TASK PROMPT = In the model training notebook, why is the raw, uncleaned dataset loaded alongside the cleaned one? Answer in one to three sentences.

ARTICLE =
★ ★ ★ ★ ★
# Model Training

In [4]:
from helpers.functs.nlp_backmap import build_token_backmap, make_pretty_term
from sklearn.feature_extraction.text import TfidfVectorizer
from helpers.functs.StudentProfile import StudentProfile
from sklearn.metrics.pairwise import cosine_similarity
from helpers.functs.NLP import soft_nlp, hard_nlp
from sklearn.decomposition import TruncatedSVD
import pandas as pd
import numpy as np
import random
import ast

# Load dataset
df = pd.read_csv('../Data/Cleaned/cleaned_dataset_hard-NLP.csv')

# Loading uncleaned dataset for feedback names, etc. that have not seen NLP for user friendliness
raw_df = pd.read_csv('../Data/Raw/Uitgebreide_VKM_dataset.csv')


For the first model, we will be using a Bag of Words (BoW) approach. This involves converting text data into numerical vectors based on word frequency. We will then use cosine similarity to measure the similarity between different text entries. Then we will simulate student profiles and recommend courses based on those profiles.
★ ★ ★ ★ ★
DATA PROVIDED =
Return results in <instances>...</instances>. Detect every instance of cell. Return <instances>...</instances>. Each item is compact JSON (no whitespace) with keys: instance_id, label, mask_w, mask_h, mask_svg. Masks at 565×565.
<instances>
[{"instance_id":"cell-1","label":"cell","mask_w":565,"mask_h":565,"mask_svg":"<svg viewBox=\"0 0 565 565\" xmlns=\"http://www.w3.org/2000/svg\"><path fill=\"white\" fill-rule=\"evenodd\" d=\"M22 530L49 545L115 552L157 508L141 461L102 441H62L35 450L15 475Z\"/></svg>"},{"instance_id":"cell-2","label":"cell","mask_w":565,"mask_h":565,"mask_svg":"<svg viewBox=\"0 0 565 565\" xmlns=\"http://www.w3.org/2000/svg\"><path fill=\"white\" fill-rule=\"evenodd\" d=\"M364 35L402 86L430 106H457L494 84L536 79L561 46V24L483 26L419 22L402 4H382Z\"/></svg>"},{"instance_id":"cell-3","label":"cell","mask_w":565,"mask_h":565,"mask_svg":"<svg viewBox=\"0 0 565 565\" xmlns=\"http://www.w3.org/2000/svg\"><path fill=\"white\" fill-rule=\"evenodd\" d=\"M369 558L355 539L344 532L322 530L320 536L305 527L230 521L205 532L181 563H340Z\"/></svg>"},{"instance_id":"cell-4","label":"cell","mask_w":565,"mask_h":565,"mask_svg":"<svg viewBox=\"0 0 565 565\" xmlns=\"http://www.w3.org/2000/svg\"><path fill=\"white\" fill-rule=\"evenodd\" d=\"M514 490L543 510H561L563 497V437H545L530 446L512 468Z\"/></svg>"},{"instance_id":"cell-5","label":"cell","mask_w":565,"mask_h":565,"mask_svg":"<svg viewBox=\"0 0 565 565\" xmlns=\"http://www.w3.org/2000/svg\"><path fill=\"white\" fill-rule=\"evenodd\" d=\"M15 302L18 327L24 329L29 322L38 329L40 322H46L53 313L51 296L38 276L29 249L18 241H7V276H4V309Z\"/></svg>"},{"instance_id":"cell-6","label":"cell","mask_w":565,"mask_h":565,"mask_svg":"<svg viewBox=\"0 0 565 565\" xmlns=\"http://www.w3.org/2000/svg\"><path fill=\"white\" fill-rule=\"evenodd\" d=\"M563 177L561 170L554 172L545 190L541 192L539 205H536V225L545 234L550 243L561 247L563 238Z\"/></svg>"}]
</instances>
★ ★ ★ ★ ★
WRITTEN REPLY = The raw dataset is loaded to keep feedback names and similar fields in their original form, before any NLP processing. This makes the output more user-friendly.